CONSIGNES:
Recopiez à l'identique l'intégralité du texte sur Monsanto qui suit.

TEXTE FOURNI:
══════════════════════════════

Monsanto a bien sûr nié les faits reprochés dans l’enquête.

Quoi qu’il en soit, on peut se demander comment il est possible de lutter contre Monsanto, dans un pays où les OGM sont autant répandus… et représentent surtout des ressources financières colossales ?

Monsanto et son image institutionnelle

Si l’on regarde le film institutionnel de Monsanto, on est frappé par la clarté du discours (la manipulation des cerveaux ?). Intitulée en espagnol « Monsanto Sustentable », la vidéo montre une mère nature généreuse (« home ») et verdoyante ; « on respire l’air, on sent la planète bouger avec nous »… Mais bien sûr, cette image presque édénique est troublée par quelques faits incontournables :
  • La population croissante et ses besoins alimentaires
  • Les pays « sous-développés » où la famine est encore un lieu commun.
Film-institutionnel-Monsanto.png
Alors bien sûr, il n’y a qu’une solution : Monsanto, qui avec ses innovations agricoles, permet de « protéger et préserver notre planète », tout en améliorant le quotidien de millions d’êtres humains. Une bien belle mission…

Monsanto en Argentine

La firme de Saint-Louis est installée depuis 1956 en Argentine ; elle avait alors une usine de plastique à Zarate, dans la province de Buenos Aires. Dans les décennies qui ont suivi, Monsanto s’est spécialisée dans la biochimie et a peu à peu développé des engrais et semences que les agriculteurs se sont arrachés.

══════════════════════════════

LIGNES FOURNIES:

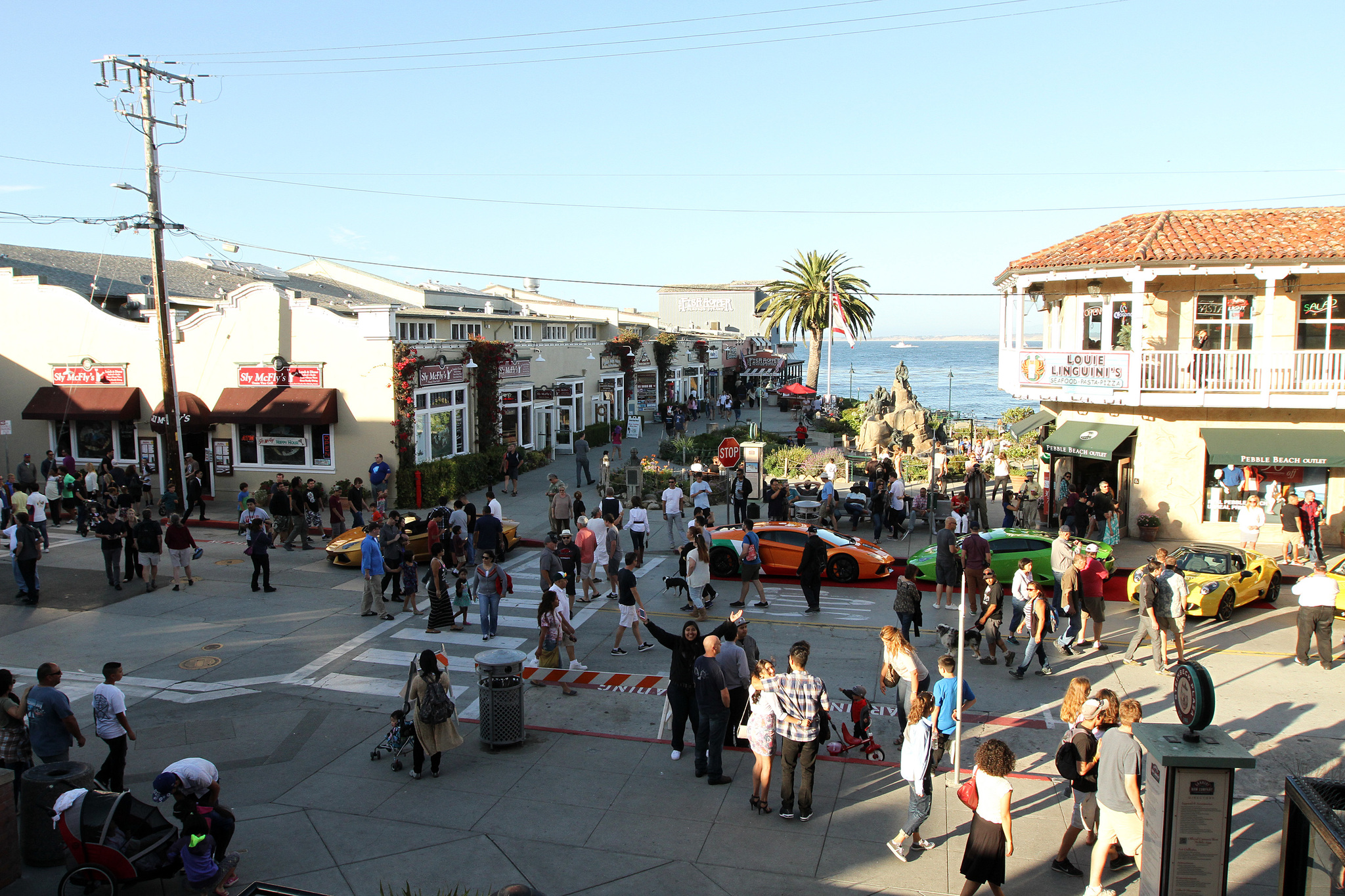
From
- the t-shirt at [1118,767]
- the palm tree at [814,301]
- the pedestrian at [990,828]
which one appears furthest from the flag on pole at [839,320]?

══════════════════════════════

CORRIGÉ:
Monsanto a bien sûr nié les faits reprochés dans l’enquête.

Quoi qu’il en soit, on peut se demander comment il est possible de lutter contre Monsanto, dans un pays où les OGM sont autant répandus… et représentent surtout des ressources financières colossales ?

Monsanto et son image institutionnelle

Si l’on regarde le film institutionnel de Monsanto, on est frappé par la clarté du discours (la manipulation des cerveaux ?). Intitulée en espagnol « Monsanto Sustentable », la vidéo montre une mère nature généreuse (« home ») et verdoyante ; « on respire l’air, on sent la planète bouger avec nous »… Mais bien sûr, cette image presque édénique est troublée par quelques faits incontournables :
  • La population croissante et ses besoins alimentaires
  • Les pays « sous-développés » où la famine est encore un lieu commun.
Film-institutionnel-Monsanto.png
Alors bien sûr, il n’y a qu’une solution : Monsanto, qui avec ses innovations agricoles, permet de « protéger et préserver notre planète », tout en améliorant le quotidien de millions d’êtres humains. Une bien belle mission…

Monsanto en Argentine

La firme de Saint-Louis est installée depuis 1956 en Argentine ; elle avait alors une usine de plastique à Zarate, dans la province de Buenos Aires. Dans les décennies qui ont suivi, Monsanto s’est spécialisée dans la biochimie et a peu à peu développé des engrais et semences que les agriculteurs se sont arrachés.